## Exercise 1
Name every brand of golden syrup mentioned in the forum thread.
## Exercise 2
In the forum thread, take everything from "Wikipedia mentions that" down to "other Golden Syrups." and write it out again with "beet sugar" swapped for "sugar beet".

* start Given text *

My understanding, though, is that all golden syrup is a mix of invert/non invert, but I have not been able to find any details on manufacturers websites, other than Lyles.
EDIT: silvers spoon golden syrup is listed on their site as also being partially inverted.The Canadian Sugar Institute also states that Golden Syrup is a blend of sucrose and invert sugar. link


----------



## Tim (11/9/08)

Wikipedia mentions that Golden Syrup is a form of invert sugar (definition). It also states that Golden Syrup derived from Cane Sugar is inverted, but hydrolysis of beet sugar leads to a mixture of invert and non invert.



> Lyle's golden syrup is a partially inverted sugar syrup. It consists of glucose and fructose syrup produced by inversion, which has been blended with the original sucrose syrup in a proportion that creates a thick mixture which does not crystallize.[1]



It also mentions the above as a trivial point of fact that Lyles is different from other Golden Syrups.

From this is it safe to assume that CSR Golden Syrup (being derived from caen sugar) is mroe completely hydrolysed/inverted than the Nth American Beet sugar derived varieties?


----------



## Tim (11/9/08)

* end Given text *
* start Dataset *

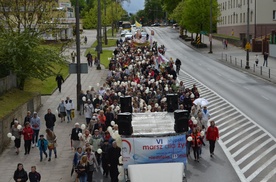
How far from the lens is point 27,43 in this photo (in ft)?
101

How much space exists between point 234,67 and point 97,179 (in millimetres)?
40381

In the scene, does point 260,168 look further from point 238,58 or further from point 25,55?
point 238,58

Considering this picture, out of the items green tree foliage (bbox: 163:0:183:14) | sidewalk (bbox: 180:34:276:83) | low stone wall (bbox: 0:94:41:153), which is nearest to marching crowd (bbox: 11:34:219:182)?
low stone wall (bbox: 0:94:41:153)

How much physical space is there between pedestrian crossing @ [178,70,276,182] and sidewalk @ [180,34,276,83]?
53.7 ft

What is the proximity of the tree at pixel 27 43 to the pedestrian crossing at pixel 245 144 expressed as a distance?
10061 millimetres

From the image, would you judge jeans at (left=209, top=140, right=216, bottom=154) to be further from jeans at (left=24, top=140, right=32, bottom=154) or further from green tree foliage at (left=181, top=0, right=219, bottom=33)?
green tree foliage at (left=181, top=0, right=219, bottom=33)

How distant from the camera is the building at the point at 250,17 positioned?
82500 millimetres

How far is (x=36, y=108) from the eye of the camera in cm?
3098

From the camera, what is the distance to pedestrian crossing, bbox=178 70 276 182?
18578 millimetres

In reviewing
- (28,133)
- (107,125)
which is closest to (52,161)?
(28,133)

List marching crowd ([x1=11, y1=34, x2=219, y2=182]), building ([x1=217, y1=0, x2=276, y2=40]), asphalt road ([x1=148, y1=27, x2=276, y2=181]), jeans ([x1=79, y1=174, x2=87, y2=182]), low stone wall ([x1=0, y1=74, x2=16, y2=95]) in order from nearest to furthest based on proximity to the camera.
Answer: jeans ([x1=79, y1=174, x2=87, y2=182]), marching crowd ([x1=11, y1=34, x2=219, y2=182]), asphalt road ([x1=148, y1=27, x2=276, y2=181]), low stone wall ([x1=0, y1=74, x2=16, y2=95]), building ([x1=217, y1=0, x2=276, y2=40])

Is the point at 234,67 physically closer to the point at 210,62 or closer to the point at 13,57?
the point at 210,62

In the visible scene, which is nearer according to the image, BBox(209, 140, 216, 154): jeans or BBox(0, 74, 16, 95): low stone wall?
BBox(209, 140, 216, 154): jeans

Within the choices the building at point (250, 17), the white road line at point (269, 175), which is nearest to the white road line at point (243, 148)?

* end Dataset *
* start Dataset *

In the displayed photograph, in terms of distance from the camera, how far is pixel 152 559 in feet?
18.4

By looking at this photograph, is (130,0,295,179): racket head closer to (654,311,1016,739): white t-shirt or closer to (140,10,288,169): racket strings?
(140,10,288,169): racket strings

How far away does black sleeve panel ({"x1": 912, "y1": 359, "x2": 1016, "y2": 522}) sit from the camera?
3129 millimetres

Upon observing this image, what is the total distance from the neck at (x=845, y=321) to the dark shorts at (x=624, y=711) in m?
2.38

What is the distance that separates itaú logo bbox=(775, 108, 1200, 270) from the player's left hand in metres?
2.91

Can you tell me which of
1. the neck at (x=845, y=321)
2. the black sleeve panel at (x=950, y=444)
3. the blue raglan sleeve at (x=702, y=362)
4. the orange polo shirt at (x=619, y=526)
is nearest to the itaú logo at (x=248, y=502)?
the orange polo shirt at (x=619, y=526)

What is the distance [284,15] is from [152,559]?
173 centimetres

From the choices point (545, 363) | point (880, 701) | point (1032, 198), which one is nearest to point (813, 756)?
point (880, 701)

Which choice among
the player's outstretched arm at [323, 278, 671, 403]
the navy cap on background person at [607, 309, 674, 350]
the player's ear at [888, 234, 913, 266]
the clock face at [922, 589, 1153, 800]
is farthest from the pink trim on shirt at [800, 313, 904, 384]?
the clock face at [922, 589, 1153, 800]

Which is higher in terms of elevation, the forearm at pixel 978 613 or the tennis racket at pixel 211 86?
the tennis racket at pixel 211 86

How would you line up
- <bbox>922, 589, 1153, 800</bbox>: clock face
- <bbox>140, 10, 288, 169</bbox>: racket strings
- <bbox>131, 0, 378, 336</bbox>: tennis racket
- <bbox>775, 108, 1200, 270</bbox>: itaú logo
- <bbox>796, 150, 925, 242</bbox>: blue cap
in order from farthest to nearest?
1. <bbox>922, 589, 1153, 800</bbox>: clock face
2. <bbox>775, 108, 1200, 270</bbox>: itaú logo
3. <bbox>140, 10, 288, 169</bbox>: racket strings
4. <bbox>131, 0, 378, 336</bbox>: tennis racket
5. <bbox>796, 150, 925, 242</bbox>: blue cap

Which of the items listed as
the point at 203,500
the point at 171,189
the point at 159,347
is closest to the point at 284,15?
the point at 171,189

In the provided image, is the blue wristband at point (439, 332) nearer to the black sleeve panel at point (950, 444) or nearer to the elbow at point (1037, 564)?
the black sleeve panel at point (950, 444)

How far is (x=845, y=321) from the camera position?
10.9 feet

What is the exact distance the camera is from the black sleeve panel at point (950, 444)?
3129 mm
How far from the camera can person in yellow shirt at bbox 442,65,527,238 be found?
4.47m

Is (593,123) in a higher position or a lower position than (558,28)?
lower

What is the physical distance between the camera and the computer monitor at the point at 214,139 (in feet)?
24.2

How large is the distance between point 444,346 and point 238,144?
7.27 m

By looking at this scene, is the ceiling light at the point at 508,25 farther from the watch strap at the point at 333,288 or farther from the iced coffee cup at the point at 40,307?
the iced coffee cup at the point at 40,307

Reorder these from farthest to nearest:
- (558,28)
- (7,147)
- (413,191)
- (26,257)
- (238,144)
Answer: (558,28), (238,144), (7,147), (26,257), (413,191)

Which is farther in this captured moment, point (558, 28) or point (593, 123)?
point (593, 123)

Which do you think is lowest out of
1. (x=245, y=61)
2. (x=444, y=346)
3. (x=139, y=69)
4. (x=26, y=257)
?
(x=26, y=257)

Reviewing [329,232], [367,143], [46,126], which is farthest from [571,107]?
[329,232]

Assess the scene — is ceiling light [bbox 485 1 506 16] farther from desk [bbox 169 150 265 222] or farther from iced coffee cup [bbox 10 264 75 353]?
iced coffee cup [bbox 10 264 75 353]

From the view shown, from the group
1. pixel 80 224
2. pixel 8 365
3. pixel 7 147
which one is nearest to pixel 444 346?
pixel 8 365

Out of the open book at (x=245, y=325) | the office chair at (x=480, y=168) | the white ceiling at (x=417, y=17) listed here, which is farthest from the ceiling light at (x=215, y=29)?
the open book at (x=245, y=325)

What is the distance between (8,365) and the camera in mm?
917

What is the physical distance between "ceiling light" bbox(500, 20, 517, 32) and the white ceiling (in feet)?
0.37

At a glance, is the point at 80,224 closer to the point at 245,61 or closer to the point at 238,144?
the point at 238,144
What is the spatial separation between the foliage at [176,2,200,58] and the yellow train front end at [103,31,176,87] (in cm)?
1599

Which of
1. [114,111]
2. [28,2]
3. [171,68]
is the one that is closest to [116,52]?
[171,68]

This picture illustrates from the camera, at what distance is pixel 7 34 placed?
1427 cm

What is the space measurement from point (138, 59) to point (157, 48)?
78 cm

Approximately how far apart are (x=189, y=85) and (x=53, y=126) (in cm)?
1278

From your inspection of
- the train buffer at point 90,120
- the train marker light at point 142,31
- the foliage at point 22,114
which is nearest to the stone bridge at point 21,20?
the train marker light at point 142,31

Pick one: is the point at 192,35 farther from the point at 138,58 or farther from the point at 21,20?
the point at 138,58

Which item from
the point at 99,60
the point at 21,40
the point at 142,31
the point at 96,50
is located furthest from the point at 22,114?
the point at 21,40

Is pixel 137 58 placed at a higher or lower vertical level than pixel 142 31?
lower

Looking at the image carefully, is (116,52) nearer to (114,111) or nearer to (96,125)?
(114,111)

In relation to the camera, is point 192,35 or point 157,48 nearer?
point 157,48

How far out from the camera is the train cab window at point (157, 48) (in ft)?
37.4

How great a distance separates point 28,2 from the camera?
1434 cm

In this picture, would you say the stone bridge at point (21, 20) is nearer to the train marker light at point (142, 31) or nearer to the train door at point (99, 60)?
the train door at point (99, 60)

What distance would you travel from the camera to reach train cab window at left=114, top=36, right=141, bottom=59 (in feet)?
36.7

* end Dataset *

## Finished answer 1
Lyles (also written Lyle's), silvers spoon, CSR

## Finished answer 2
Wikipedia mentions that Golden Syrup is a form of invert sugar (definition). It also states that Golden Syrup derived from Cane Sugar is inverted, but hydrolysis of sugar beet leads to a mixture of invert and non invert.



> Lyle's golden syrup is a partially inverted sugar syrup. It consists of glucose and fructose syrup produced by inversion, which has been blended with the original sucrose syrup in a proportion that creates a thick mixture which does not crystallize.[1]



It also mentions the above as a trivial point of fact that Lyles is different from other Golden Syrups.